++++ GIVEN DATA ++++

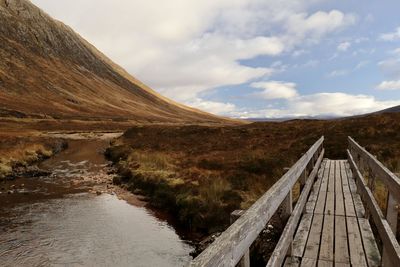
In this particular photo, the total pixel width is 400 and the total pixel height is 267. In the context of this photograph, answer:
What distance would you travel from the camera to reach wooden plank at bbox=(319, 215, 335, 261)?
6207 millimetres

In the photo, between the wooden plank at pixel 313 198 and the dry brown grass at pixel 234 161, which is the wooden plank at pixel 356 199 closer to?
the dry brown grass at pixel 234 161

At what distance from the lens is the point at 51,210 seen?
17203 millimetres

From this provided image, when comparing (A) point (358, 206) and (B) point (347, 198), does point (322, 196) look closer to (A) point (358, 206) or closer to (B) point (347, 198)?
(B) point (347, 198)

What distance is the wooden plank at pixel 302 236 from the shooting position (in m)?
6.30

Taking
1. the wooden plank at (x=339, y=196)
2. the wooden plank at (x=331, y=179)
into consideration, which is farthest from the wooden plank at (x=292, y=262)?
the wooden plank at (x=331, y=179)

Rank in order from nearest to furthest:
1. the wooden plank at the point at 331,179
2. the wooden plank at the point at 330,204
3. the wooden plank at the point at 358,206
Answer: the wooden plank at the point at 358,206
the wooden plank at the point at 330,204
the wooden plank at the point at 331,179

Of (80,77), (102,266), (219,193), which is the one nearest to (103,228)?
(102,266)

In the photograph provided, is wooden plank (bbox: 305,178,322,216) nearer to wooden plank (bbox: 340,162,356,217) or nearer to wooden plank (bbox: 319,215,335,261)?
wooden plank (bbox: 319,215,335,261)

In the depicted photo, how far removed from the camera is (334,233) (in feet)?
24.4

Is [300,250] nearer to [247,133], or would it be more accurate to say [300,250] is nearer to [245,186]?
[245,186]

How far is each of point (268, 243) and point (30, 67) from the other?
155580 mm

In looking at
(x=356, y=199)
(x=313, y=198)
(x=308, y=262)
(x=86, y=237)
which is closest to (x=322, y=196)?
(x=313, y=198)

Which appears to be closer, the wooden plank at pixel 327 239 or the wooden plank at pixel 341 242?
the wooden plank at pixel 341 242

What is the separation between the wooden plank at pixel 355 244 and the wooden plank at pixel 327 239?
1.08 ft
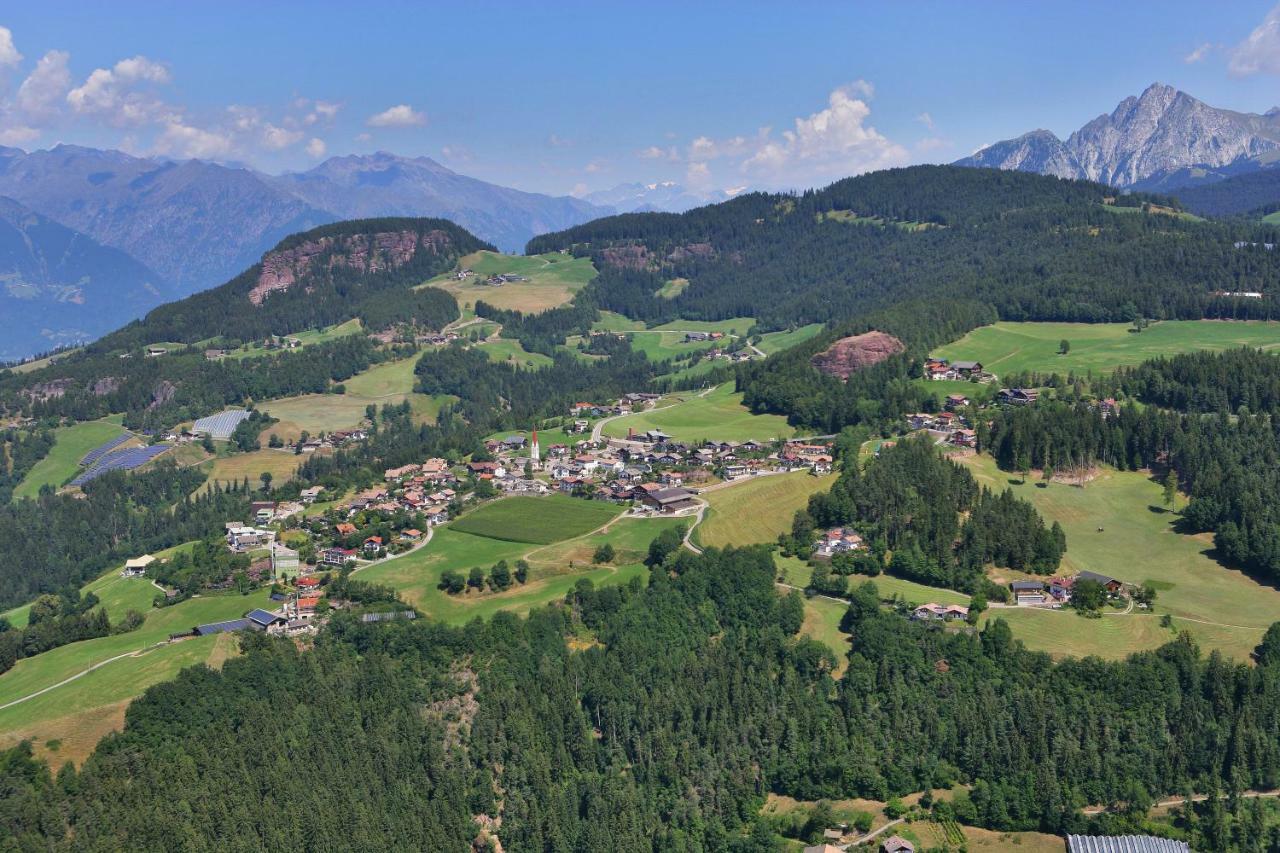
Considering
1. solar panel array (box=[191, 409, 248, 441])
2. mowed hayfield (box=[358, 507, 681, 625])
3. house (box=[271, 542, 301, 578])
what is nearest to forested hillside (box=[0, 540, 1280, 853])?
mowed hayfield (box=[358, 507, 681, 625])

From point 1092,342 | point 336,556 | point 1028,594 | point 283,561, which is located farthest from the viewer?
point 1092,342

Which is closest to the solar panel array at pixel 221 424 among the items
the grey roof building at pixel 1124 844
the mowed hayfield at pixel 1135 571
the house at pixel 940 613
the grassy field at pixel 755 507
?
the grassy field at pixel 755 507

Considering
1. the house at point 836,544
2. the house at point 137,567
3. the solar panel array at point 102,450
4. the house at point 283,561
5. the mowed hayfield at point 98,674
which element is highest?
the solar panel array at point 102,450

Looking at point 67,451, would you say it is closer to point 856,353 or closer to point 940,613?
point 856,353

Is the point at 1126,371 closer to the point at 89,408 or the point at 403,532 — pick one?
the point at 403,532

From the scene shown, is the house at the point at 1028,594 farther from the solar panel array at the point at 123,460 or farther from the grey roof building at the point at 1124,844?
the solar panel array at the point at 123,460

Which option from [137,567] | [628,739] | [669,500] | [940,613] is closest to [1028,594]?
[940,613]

++++
++++ GIVEN DATA ++++

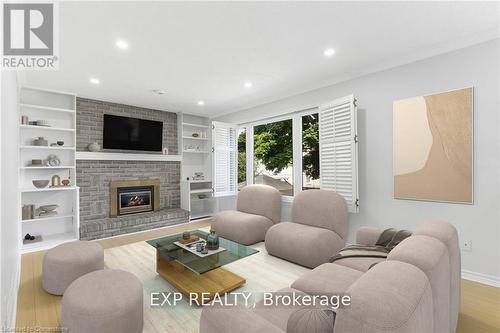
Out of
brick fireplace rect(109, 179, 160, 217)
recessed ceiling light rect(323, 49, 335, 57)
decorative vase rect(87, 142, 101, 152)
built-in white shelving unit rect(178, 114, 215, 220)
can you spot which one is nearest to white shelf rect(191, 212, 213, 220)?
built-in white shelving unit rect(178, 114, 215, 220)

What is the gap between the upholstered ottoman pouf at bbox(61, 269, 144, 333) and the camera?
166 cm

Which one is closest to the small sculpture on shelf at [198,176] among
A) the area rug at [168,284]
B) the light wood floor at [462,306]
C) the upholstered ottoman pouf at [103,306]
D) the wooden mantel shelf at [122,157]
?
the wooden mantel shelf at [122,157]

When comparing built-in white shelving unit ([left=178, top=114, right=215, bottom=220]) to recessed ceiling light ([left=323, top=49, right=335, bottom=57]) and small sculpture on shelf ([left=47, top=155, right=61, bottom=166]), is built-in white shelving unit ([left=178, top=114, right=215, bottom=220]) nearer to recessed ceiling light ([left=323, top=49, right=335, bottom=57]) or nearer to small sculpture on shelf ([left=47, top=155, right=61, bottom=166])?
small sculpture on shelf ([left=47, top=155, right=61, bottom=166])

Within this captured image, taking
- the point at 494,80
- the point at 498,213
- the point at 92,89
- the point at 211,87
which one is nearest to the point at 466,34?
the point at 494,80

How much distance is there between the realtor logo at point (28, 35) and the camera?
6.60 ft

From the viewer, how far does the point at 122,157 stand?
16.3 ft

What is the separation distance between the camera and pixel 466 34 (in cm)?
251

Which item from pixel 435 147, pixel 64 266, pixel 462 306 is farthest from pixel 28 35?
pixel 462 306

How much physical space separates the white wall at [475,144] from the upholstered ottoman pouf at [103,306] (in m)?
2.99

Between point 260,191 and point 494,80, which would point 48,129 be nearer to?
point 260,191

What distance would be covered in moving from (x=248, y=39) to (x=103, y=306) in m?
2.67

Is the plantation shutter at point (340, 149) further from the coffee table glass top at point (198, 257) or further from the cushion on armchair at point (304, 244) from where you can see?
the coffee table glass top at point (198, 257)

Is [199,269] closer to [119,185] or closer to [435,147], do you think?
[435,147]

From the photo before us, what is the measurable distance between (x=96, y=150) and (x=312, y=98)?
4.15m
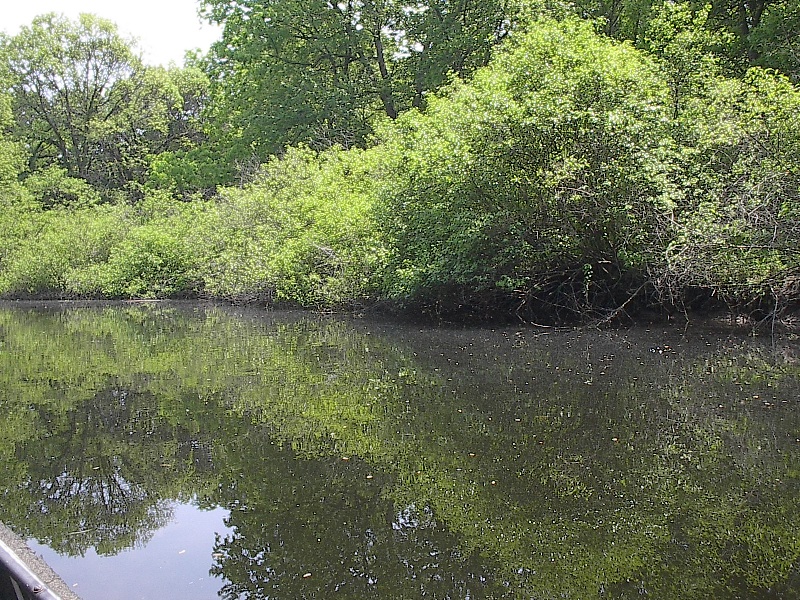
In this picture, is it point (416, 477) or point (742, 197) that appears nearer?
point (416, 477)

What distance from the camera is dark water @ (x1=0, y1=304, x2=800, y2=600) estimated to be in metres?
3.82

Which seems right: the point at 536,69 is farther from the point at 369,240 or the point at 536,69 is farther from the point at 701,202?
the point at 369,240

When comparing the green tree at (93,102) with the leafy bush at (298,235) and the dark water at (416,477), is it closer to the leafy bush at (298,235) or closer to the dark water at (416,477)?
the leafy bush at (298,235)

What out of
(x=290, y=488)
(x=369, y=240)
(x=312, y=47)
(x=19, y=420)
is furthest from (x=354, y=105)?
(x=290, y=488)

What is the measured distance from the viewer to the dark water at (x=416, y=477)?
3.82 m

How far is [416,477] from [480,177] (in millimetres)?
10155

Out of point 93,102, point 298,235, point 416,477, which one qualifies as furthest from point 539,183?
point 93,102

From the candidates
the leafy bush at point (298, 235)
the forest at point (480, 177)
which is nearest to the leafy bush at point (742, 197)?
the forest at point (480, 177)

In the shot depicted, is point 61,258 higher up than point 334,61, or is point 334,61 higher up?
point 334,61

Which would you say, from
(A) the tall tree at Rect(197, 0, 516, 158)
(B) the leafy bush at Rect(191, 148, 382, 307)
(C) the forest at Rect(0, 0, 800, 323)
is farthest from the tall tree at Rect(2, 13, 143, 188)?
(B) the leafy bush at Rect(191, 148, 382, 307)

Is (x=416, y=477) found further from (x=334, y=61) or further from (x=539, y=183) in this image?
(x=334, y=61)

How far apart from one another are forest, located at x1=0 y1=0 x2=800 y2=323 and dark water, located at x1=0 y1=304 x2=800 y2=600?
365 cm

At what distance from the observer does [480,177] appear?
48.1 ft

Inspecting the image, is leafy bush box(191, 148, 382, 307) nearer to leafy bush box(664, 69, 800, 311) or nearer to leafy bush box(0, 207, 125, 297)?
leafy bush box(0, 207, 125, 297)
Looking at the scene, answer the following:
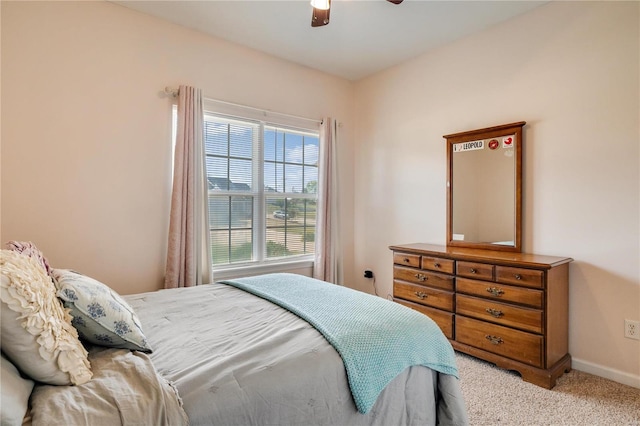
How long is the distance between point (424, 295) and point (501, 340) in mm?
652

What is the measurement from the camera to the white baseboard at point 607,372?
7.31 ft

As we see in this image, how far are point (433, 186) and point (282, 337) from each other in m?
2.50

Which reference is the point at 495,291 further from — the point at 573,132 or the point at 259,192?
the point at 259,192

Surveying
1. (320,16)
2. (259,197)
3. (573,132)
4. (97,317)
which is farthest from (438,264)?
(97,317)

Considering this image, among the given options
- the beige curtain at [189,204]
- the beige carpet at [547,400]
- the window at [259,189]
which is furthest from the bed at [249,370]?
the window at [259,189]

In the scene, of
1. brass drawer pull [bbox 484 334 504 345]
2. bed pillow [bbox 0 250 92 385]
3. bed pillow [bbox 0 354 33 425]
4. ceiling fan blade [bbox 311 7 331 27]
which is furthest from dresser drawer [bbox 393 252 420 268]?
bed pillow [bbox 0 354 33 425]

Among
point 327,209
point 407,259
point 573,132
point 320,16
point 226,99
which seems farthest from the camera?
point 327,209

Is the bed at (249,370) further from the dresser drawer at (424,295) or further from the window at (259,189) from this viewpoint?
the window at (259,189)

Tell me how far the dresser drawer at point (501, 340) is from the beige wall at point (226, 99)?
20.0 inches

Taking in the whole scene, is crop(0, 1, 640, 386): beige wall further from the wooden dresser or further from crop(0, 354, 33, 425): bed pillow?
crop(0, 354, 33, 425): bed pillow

++++

◆ SHORT PROBLEM
Extract every line of the records that contains the word "distance".

◆ TASK RESULT
What distance would you travel from the camera to reach wooden plank at bbox=(319, 215, 335, 261)?
At what distance from the lens is the point at 51,210 seen?
What distance is the wooden plank at pixel 302 236 from the shooting position (in m)?
How much distance is there between the realtor logo at point (28, 35) and the camera?
What is the separation distance between the camera and pixel 466 34 (in cm)?
What distance would be covered in moving from (x=248, y=39) to (x=103, y=306) in m?
From the photo before us, what is the measurable distance between (x=96, y=150) and (x=312, y=98)?
What distance from the camera is dark water @ (x1=0, y1=304, x2=800, y2=600) estimated to be in metres?
What is the measured distance from the viewer to the dark water at (x=416, y=477)?
At what distance from the observer does [480,177] appear?
How long is the distance between point (424, 295) and point (501, 340) in mm?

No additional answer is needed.